27 октября Елизавета открыла заседание парламента последнего для нее созыва. Его главной целью было собрать средства для отражения испанской интервенции; испанцы всего несколько недель назад высадились в Ирландии, чтобы поддержать мятеж Тирона против англичан. На открытии заседания всем стала очевидна слабость королевы: церемониальная мантия из бархата с горностаем казалась слишком тяжела для нее. Поднимаясь на трон, она пошатнулась и упала бы, «если бы какой-то джентльмен не подбежал к ней и не поддержал ее».[1264]
Однако, невзирая на слабое и стареющее тело, она сохраняла сильный разум. Накануне своего семидесятилетия Елизавета еще умела в нужных случаях продемонстрировать величие. 30 ноября во дворец Уайтхолл вошла делегация из 150 членов палаты общин для аудиенции с королевой. После того как собравшиеся опустились перед ней на колени и спикер произнес обращенную к ней речь, Елизавета ответила одной из самых прославленных речей за все время своего правления. Она поблагодарила членов палаты за верность и любовь к ней и объявила, что намерена и дальше печься об их благополучии. «Никогда на моем месте не будет королевы, – сказала она, – которая бы более ревностно относилась к моей стране, заботилась о моих подданных и охотнее пожертвовала бы собственной жизнью ради вашего благополучия и процветания, чем я. Ибо я не желаю ни жить, ни править дольше, чем мои жизнь и правление будут необходимы для вашего блага». Елизавета говорила пылко и убежденно, напомнив саму себя в Тилбери, когда она уверяла, что Господь даровал ей «сердце, которое еще ни разу не боялось ни внешних, ни внутренних врагов». Она сказала: «Хотя Господь высоко вознес меня, славнее всего для меня то, что я правлю, окруженная вашей любовью… Я не так рада тому, что Господь предначертал мне стать королевой, как счастлива быть королевой столь благодарных подданных». Как заметил сэр Джон Харингтон, «мы любили ее, ибо она сказала, что любит нас».Реальность противоречила этим изъявлениям взаимной любви.
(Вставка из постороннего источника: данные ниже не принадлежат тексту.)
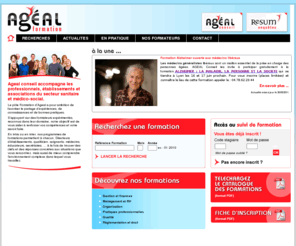 ageal-formation.com: AGEAL FORMATION - Organisme de formation - secteurs santé et médico-social
AGEAL FORMATION  - Organisme de formation pour les professionnels du secteur de la santé et du médico-social. Les formations inter ou intra s'adressent aux médecins, infirmière, personnel soignant, et l'ensemble du personnel travaillant dans le secteur de la santé (Direction, personnel administratif, personnel technique et médico-technique), des hôpitaux, cliniques, maison de retraite, EHPAD et aux professionnels libéraux.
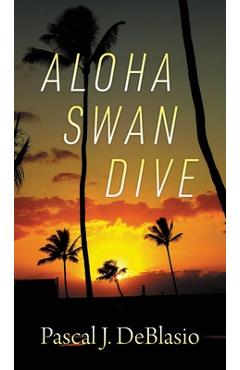 Aloha Swan Dive - Pascal J. Deblasio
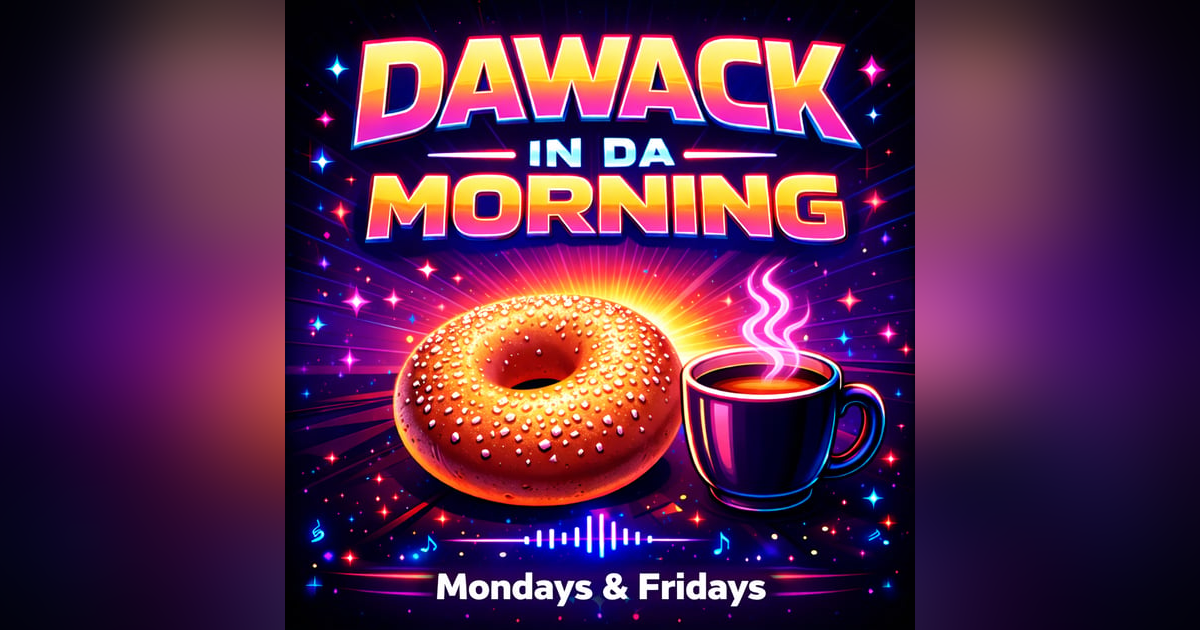 Monday 3 30 26 DaWack In Da Morning Monday 3 30 26 DaWack In Da Morning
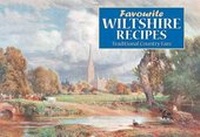 Abbildung von: Favourite Wiltshire Recipes - J Salmon Ltd
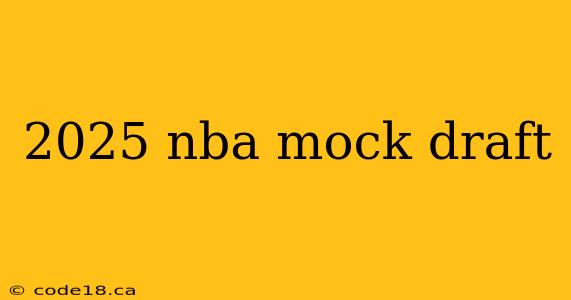 2025 nba mock draft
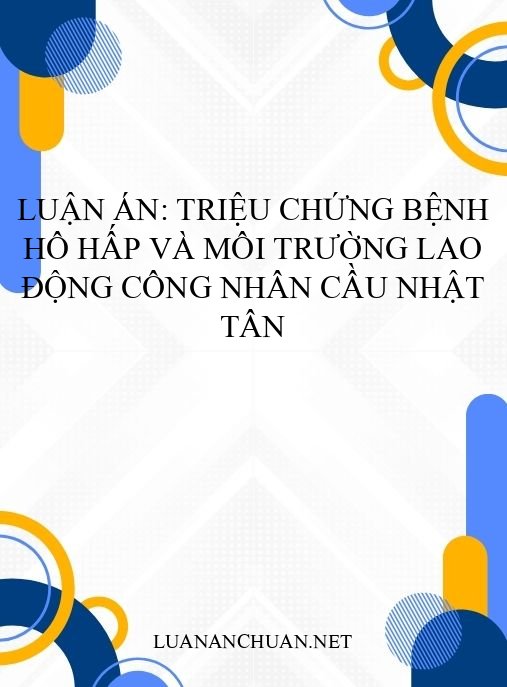Luận án: Triệu chứng bệnh hô hấp và môi trường lao động công nhân cầu Nhật Tân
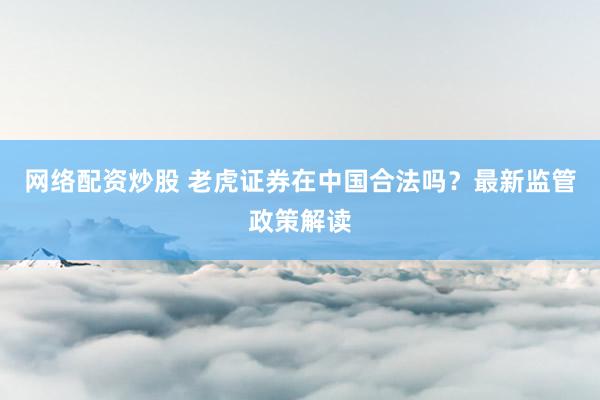 网络配资炒股 老虎证券在中国合法吗？最新监管政策解读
В декабре, перед роспуском парламента, Елизавета говорила о многих «странных поступках, кознях и замыслах» против ее личности и государственной власти.[1265]
В октябре таможенные служащие перехватили сундук, который некие лица собирались отправить во Францию. В сундуке нашли шкатулку, в которой лежало «изображение ее величества на металле и своего рода производное ртути, которое разъело металл». Владельцем сундука оказался некий Томас Харрисон, которого тут же допросили, желая знать, почему изображение королевы содержалось в ядовитой субстанции.[1266] Снова возникли подозрения, что причинить вред королеве собирались с помощью колдовства.[1267] Харрисон утверждал, что его заинтересовал сплав, из которого была изготовлена гравюра, и что он занимается алхимией, а не колдовством. Однако у него обнаружились тесные связи с католическими священниками во Франции, а гравюра с изображением Елизаветы была точно такой же, как на второй Большой государственной печати. Поскольку печать считалась высшим символом королевской власти, власти усомнились в словах Харрисона. Позже его обвинили в государственной измене и святотатстве.[1268]Завершая свою речь в парламенте, Елизавета сказала, что в конечном счете только Бог уберег страну от «опасности», а ее от «бесчестья».[1269]
Елизавета снова отождествила угрозы государству с угрозами своей чести. Ее девственность стала не просто ее личным выбором, но актом самопожертвования, на который она пошла ради своей страны.Елизавету все больше и больше донимали «вопросы о престолонаследии, о которых ей назойливо напоминали каждый день». Епископ Годфри Гудмен вспоминал, что «двор пребывал в большом небрежении, и создавалось впечатление, что всем в целом очень надоело правление старухи».[1270]
Министры все чаще обращали свои взоры на север. Больше нельзя было откладывать вопрос, который королева упорно отказывалась обсуждать: теперь все надежды и ожидания связывались с ее наследником, а не с ней.